» **CONSIGNE A**:
Recopiez à l'identique les enregistrements, depuis leur début jusqu'à la ligne contenant « Uninfected. », celle-ci incluse. N'incluez pas les images dans votre réponse.

» **TEXTE FOURNI**:
- - - - -

J’ignore quel est l’émetteur de cette affiche de propagande, mais compte tenu qu’aucun logo de parti politique n’apparaît et du contenu « civique » du message, on peut penser raisonnablement qu’elle émane du gouvernement ou d’une officine politique proche du pouvoir en place. En juillet 1976, le roi a désigné un nouveau chef de gouvernement Adolfo Suárez en remplacement d’Arias Navarro nommé par Franco. A. Suárez s’engage dès sa première déclaration devant les Cortes (franquistes) sur un programme de réforme profonde du système politique. Le message est clair: il a été là pour conduire la réforme politique. Adolfo Suárez, issu de la classe politique franquiste, est de la même génération que le roi ( il a 44 ans en 76), celle qui n’a pas fait la guerre civile. C’est un pragmatique qui va se révéler par son aptitude remarquable à dialoguer avec des interlocuteurs de tous les bords politiques.
Le projet de loi pour la réforme politique soumis à référendum le 15 décembre 1976 est approuvé par les Cortes franquistes le 18 novembre 1976. La loi prévoyait l’élection au suffrage universel du congrès des députés et du sénat chargés d’élaborer une constitution. Il s’agit en quelque sorte de restaurer la souveraineté du peuple espagnol confisqué par Franco en 1939. Initiative venue des rangs du franquisme, il s’agit donc de l’amorce d’un processus d’autodestruction du régime. Les résultats du référendum du 15 décembre 1976 sont sans appel: le « oui » l’emporte avec 94,2¨% des suffrages exprimés.
Document 4
Le 10 avril 1977, la Une de Mundo Obrero ( monde ouvrier), l’organe du Parti communiste espagnol, célèbre la légalisation du parti décidée par le chef du gouvernement la veille, le samedi de Pâques 9 avril, en pleine « semana santa »!
Le plan de réformes politiques contenu dans la loi approuvée le 15 décembre 1976 impliquait l’existence en Espagne de partis politiques légaux qui puissent sans contraintes participer au débat national et présenter des candidats aux élections de juin 77. Mais la légalisation du PCE posait problème au pouvoir en place. En effet, le PCE avait joué un rôle essentiel dans le camp républicain pendant la guerre civile, puis ensuite contre le régime franquiste par la lutte armée d’abord (foyers de guerrilla de 1939 au début des années 50), puis par l’action politique clandestine. L’anticommunisme était ainsi en quelque sorte dans l’ADN du franquisme. Légaliser le PCE, c’était risquer une levée de boucliers parmi les franquistes ‘purs et durs », en particulier dans l’armée, et risquer de remettre en cause le processus de démocratisation.

- - - - -

» **ENREGISTREMENTS LISTÉS**:
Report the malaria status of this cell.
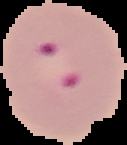
It is parasitized.

{
  "image_type": "cell region segmented out of the field of view; surrounding area masked to black",
  "image_size": "127×145 pixels",
  "preparation": "thin blood film"
}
Classify this cell by malaria status.
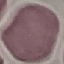

Uninfected.

capture = smartphone camera at the microscope eyepiece
image type = automatically extracted cell patch, resized to 64 × 64 pixels
preparation = thin blood smear
stain = Giemsa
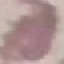
result: negative for malaria parasites
image_type: cell patch, automatically extracted from a larger field of view and resized to 64 × 64 pixels
capture: smartphone camera at the microscope eyepiece
preparation: thin smear
stain: Giemsa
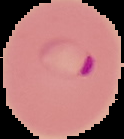

preparation = thin blood film
image size = 124×139 pixels
result = Plasmodium parasites detected
image type = segmented cell region on a black background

- - - - -

» **CONSIGNE B**:
Reproduisez le passage du texte sur la transition espagnole qui s'ouvre sur les mots « Le plan de réformes » et se clôt sur « processus de démocratisation. », en renommant partout « PCE » en « Parti communiste espagnol ».

» **RÉPONSE ATTENDUE A**:
Report the malaria status of this cell.
It is parasitized.

{
  "image_type": "cell region segmented out of the field of view; surrounding area masked to black",
  "image_size": "127×145 pixels",
  "preparation": "thin blood film"
}
Classify this cell by malaria status.

Uninfected.

» **RÉPONSE ATTENDUE B**:
Le plan de réformes politiques contenu dans la loi approuvée le 15 décembre 1976 impliquait l’existence en Espagne de partis politiques légaux qui puissent sans contraintes participer au débat national et présenter des candidats aux élections de juin 77. Mais la légalisation du Parti communiste espagnol posait problème au pouvoir en place. En effet, le Parti communiste espagnol avait joué un rôle essentiel dans le camp républicain pendant la guerre civile, puis ensuite contre le régime franquiste par la lutte armée d’abord (foyers de guerrilla de 1939 au début des années 50), puis par l’action politique clandestine. L’anticommunisme était ainsi en quelque sorte dans l’ADN du franquisme. Légaliser le Parti communiste espagnol, c’était risquer une levée de boucliers parmi les franquistes ‘purs et durs », en particulier dans l’armée, et risquer de remettre en cause le processus de démocratisation.